*** Opening of Information supplied ***

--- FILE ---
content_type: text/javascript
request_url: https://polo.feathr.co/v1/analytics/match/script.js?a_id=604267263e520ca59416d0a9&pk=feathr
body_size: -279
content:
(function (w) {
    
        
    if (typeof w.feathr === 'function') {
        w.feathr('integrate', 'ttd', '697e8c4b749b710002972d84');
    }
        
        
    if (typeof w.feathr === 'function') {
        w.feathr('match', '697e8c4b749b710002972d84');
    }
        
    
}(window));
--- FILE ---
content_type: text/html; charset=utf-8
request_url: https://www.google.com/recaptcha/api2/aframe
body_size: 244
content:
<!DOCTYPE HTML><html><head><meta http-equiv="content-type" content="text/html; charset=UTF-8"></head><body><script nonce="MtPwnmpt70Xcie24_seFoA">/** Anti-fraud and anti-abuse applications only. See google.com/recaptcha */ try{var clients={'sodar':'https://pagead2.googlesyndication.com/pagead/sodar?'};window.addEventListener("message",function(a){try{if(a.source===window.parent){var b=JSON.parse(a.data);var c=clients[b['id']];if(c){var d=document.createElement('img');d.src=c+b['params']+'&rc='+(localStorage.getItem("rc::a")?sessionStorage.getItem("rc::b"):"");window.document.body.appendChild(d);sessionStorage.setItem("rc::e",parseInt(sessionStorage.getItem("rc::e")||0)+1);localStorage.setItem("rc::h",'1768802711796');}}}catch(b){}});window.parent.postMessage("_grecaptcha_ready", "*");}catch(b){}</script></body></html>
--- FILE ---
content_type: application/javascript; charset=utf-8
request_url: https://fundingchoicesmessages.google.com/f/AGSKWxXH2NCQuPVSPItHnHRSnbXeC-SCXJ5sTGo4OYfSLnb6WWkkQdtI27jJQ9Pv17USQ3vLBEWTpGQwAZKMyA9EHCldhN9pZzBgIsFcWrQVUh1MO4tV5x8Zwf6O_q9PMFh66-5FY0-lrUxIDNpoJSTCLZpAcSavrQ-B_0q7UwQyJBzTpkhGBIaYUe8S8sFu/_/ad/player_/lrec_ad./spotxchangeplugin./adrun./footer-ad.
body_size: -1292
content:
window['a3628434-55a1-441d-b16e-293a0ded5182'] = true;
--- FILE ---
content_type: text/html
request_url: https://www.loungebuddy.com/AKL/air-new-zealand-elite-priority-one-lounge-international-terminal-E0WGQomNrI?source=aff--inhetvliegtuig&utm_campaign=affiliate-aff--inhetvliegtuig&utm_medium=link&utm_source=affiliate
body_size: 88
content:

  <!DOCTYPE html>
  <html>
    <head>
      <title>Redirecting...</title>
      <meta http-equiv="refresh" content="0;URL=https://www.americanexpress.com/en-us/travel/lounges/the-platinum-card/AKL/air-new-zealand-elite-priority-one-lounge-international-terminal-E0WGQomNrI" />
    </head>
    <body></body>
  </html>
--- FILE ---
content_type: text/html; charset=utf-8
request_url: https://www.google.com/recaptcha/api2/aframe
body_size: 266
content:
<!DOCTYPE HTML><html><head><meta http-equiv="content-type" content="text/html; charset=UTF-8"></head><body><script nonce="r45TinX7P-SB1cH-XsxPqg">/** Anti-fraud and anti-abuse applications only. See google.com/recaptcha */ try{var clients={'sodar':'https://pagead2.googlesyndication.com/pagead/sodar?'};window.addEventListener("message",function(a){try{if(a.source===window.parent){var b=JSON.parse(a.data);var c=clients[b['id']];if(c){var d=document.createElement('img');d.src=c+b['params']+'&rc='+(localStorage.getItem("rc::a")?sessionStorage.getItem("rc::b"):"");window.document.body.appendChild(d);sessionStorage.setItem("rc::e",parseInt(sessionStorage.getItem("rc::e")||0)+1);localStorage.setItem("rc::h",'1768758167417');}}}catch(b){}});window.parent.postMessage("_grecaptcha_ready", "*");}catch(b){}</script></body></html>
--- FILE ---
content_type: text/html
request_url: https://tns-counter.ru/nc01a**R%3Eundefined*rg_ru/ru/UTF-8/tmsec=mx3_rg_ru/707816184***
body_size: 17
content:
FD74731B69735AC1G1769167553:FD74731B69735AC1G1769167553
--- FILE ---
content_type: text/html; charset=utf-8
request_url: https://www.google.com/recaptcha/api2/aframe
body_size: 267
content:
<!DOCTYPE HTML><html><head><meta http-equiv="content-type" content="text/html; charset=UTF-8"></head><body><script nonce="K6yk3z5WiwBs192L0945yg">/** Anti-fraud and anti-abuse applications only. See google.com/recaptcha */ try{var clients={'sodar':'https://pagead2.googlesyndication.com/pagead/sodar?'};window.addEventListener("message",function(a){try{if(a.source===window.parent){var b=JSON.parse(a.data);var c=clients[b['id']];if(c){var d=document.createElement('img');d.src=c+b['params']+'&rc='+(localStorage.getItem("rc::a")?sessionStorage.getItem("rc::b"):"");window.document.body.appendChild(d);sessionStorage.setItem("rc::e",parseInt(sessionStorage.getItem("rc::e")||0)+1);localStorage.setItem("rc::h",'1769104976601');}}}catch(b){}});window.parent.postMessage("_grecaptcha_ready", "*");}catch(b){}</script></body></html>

*** Close of Information supplied ***

For every line in the data above that holds "javascript", return the line itself.

- [Reply to the task]
content_type: text/javascript
content_type: application/javascript; charset=utf-8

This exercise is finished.